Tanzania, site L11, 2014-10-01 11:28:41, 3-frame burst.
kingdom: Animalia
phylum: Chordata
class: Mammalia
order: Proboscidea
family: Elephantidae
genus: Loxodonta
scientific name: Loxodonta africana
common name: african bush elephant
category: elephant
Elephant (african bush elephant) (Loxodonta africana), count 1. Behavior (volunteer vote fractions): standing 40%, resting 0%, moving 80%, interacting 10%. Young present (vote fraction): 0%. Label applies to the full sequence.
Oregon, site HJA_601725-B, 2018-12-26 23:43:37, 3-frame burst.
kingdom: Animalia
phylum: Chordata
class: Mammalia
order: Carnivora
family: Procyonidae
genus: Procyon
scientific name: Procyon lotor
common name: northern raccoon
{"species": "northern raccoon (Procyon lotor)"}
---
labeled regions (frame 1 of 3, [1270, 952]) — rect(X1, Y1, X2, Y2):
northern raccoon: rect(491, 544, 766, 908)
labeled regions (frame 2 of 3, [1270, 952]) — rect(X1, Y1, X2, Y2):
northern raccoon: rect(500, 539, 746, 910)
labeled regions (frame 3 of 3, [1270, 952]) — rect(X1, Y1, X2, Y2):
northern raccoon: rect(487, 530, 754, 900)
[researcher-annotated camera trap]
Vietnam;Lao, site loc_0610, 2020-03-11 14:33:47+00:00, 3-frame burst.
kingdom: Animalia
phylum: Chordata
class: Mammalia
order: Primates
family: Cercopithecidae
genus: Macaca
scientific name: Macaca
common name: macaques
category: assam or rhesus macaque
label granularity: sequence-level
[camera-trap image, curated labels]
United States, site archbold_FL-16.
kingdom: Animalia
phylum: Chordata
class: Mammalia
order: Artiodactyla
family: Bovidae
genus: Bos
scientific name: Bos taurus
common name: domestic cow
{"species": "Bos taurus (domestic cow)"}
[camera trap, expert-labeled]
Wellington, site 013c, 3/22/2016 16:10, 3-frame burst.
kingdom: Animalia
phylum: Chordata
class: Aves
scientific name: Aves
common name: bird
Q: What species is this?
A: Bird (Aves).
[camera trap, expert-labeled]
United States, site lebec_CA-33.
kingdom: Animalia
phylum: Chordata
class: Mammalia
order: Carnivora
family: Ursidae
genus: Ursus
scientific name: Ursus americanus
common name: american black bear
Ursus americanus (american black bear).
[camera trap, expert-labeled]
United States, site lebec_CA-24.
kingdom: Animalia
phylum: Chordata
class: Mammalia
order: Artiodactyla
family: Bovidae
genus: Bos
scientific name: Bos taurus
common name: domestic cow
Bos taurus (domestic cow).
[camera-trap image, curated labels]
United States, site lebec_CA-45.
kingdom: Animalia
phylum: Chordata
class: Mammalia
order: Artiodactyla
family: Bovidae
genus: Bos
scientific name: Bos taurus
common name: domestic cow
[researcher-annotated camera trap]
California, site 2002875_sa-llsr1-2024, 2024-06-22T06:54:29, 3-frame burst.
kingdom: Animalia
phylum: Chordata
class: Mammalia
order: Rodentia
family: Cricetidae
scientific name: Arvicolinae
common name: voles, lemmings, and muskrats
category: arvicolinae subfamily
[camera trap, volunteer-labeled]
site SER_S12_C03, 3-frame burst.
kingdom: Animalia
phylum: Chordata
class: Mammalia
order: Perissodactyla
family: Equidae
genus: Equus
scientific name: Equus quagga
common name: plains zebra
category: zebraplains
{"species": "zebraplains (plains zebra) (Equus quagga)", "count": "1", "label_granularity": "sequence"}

WORK REQUIRED
Show the lines of the records above that mention "scientific".

ANSWER SECTION
scientific name: Loxodonta africana
scientific name: Procyon lotor
scientific name: Macaca
scientific name: Bos taurus
scientific name: Aves
scientific name: Ursus americanus
scientific name: Bos taurus
scientific name: Bos taurus
scientific name: Arvicolinae
scientific name: Equus quagga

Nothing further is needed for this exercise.